Instrucciones de trabajo:
¿Puedes reproducir el tramo del fragmento que va de "Segundo, la Misión" a "de mi historia.", cambiando "ministerios" por "organismos"?

Fragmento mostrado:
⁂
Segundo, la Misión Latinoamericana, que nació en 1921, estaría por este tiempo en sus 91 años. Don Ricardo murió bordeando los 100 y el general Herman Brady, a los 92. A esas edades, ni Don Ricardo ni Don Herman valían mucho. Las instituciones en cambio (en este caso los ministerios) pueden envejecer sin que necesariamente lleguen al estado de estos dos personajes de mi historia.
Tercero, la sociedad tiene poca paciencia con los viejos. Cuando se es joven y lleno de vida, se es impaciente con aquellos que ya han perdido su vigor, su lozanía y muchas de sus facultades. Tal fue el caso del general Brady. Le era desagradable su contacto con Don Ricardo; sin embargo, el una vez apuesto e impresionante joven general, terminó sus días en forma muy parecida a como los terminó Don Ricardo. Falleció a los 92 años, luego de permanecer dos años en estado vegetativo en el Hospital Militar de Santiago. (Estado vegetativo: Es una condición clínica en que la persona no da ningún signo evidente de consciencia de sí o del ambiente, y parece incapaz de interactuar con los demás o de reaccionar a estímulos adecuados)
[1]. Don Ricardo, con todo lo deteriorado que estuvo al final de sus días, no llegó al estado vegetativo como llegó aquel que, en la euforia de su juventud, llegó a decir: «Por fin se murió este viejo de…».
⁂
Extracto de datos:
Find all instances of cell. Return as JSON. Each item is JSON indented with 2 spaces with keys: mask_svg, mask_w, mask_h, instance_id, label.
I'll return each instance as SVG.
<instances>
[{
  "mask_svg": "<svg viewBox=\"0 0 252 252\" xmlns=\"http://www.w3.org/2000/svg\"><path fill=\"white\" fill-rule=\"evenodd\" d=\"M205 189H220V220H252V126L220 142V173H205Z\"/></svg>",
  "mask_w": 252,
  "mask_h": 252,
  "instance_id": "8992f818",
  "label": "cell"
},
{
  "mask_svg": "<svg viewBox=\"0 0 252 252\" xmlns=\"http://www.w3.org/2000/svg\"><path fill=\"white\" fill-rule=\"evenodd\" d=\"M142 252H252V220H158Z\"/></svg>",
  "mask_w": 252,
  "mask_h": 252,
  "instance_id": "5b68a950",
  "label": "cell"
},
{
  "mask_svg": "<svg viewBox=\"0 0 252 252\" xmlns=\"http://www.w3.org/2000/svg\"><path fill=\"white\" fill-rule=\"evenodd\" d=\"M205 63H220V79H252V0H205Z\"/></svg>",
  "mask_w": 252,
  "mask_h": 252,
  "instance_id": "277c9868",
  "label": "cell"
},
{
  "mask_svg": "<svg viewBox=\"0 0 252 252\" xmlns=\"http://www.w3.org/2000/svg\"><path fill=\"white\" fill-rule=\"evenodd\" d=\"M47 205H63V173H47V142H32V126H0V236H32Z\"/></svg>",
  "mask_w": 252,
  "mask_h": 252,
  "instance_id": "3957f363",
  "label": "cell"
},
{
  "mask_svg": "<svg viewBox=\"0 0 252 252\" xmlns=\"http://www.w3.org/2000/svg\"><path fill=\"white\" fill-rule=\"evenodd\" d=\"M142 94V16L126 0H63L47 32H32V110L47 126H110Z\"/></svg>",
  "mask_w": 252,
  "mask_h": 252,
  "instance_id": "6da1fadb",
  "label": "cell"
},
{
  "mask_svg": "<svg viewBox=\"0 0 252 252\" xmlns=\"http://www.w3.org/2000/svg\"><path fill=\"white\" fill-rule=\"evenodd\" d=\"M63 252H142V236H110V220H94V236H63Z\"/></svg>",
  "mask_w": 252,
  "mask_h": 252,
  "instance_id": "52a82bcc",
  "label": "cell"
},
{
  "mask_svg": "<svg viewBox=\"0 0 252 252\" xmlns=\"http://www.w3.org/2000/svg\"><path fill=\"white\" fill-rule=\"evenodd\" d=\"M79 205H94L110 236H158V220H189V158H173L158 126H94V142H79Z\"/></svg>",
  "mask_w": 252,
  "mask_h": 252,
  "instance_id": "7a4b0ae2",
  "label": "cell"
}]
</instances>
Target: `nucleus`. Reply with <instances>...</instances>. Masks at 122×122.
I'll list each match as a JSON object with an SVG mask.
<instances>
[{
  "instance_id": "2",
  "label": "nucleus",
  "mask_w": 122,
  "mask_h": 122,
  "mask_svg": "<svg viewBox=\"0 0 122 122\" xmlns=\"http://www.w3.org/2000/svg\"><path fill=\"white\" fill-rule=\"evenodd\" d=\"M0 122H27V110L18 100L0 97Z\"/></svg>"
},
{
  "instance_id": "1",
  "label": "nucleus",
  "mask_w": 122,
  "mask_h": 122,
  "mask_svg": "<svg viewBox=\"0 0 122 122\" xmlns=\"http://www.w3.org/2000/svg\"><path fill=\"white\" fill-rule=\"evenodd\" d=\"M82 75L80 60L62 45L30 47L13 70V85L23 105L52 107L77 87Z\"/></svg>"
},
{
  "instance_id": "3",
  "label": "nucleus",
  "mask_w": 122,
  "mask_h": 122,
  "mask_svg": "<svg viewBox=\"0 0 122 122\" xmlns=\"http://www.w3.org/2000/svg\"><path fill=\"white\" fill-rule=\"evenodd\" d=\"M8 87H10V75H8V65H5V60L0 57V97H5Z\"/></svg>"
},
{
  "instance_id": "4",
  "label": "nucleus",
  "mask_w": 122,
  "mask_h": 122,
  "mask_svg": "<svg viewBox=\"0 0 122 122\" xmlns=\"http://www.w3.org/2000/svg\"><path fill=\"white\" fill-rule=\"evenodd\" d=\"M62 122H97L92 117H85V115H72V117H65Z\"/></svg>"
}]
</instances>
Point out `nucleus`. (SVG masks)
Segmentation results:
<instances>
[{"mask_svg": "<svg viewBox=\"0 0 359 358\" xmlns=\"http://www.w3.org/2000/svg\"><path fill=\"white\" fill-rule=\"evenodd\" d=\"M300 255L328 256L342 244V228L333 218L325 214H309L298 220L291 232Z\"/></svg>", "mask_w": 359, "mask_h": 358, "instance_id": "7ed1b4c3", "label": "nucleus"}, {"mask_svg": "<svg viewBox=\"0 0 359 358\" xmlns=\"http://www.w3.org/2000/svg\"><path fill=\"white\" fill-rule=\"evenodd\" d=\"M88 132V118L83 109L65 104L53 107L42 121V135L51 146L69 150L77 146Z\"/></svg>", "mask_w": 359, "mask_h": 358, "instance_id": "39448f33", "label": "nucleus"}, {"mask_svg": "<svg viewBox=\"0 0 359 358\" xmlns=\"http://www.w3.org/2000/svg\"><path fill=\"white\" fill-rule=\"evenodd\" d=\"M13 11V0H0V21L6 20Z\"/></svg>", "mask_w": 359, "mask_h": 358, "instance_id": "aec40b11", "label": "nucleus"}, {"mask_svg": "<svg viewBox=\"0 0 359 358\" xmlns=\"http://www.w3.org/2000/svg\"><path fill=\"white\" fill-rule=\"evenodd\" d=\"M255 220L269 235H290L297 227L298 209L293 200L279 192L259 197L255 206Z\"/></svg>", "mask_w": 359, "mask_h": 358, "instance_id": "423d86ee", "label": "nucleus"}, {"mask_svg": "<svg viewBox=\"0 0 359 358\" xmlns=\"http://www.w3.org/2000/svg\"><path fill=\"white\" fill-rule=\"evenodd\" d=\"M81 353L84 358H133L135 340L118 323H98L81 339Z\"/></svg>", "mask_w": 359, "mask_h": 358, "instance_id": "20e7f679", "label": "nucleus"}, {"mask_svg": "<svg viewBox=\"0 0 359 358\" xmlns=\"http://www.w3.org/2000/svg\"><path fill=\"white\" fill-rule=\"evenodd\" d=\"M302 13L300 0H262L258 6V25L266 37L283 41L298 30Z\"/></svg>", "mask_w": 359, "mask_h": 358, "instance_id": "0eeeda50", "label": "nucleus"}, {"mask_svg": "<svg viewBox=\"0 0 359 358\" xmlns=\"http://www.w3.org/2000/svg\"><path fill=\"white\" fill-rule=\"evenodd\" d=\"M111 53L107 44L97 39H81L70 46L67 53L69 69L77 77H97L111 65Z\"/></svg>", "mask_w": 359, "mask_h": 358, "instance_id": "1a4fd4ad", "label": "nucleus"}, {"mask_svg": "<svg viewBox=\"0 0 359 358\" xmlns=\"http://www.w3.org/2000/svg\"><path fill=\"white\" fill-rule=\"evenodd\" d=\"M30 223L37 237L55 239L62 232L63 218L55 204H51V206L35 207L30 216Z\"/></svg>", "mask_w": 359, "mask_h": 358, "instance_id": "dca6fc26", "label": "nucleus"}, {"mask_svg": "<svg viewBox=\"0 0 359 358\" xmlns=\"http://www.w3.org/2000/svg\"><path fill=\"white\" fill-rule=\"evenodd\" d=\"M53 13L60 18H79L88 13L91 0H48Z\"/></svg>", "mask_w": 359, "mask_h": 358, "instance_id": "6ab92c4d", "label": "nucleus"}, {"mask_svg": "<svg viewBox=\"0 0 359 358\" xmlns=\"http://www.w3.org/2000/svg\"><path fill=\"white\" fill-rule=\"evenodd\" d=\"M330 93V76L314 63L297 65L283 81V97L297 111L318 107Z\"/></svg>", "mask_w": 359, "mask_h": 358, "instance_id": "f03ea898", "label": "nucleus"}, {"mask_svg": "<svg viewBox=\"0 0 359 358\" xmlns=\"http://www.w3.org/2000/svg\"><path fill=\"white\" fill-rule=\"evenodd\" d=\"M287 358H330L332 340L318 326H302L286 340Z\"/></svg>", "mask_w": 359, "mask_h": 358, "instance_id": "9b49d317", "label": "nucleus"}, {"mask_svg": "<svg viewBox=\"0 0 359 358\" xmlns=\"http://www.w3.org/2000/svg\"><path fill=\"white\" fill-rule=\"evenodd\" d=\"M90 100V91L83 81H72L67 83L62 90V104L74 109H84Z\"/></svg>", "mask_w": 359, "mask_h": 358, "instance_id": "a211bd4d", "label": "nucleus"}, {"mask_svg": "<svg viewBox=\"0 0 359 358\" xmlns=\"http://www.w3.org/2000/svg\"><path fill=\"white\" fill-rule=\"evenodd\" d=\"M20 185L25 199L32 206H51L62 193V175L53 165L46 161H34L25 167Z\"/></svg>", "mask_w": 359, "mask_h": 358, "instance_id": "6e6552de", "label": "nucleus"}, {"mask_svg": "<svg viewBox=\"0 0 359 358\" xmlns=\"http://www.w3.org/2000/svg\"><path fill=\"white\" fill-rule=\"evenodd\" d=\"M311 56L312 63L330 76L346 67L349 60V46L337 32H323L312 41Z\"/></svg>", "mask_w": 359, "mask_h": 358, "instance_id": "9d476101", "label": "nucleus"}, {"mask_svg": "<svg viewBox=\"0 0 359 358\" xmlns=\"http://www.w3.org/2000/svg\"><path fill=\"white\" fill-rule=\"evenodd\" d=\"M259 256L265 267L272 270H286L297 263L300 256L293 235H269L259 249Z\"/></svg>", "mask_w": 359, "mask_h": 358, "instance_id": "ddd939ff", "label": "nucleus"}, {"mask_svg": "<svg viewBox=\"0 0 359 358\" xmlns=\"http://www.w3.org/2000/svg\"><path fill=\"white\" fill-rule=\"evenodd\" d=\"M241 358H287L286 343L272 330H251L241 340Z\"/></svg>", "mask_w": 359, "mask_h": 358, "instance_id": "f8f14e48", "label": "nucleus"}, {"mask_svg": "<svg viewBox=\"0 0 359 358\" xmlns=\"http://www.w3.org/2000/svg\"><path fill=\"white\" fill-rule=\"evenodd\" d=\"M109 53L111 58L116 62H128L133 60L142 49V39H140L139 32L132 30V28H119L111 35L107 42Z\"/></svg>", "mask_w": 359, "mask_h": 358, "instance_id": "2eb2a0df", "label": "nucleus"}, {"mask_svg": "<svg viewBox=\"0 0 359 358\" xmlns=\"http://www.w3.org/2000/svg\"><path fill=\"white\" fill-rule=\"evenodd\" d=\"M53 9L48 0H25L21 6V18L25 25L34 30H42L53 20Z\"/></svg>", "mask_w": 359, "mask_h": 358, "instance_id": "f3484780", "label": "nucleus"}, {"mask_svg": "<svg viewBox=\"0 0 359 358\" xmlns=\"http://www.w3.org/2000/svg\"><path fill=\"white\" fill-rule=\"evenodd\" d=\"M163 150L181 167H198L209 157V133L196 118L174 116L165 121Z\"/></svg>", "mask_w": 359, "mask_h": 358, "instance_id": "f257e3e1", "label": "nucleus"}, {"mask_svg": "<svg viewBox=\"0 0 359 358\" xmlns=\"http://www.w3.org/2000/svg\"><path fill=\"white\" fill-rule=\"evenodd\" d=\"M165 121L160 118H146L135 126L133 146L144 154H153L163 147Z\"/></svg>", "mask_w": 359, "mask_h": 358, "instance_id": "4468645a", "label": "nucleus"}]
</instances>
⁂
Respuesta escrita:
Segundo, la Misión Latinoamericana, que nació en 1921, estaría por este tiempo en sus 91 años. Don Ricardo murió bordeando los 100 y el general Herman Brady, a los 92. A esas edades, ni Don Ricardo ni Don Herman valían mucho. Las instituciones en cambio (en este caso los organismos) pueden envejecer sin que necesariamente lleguen al estado de estos dos personajes de mi historia.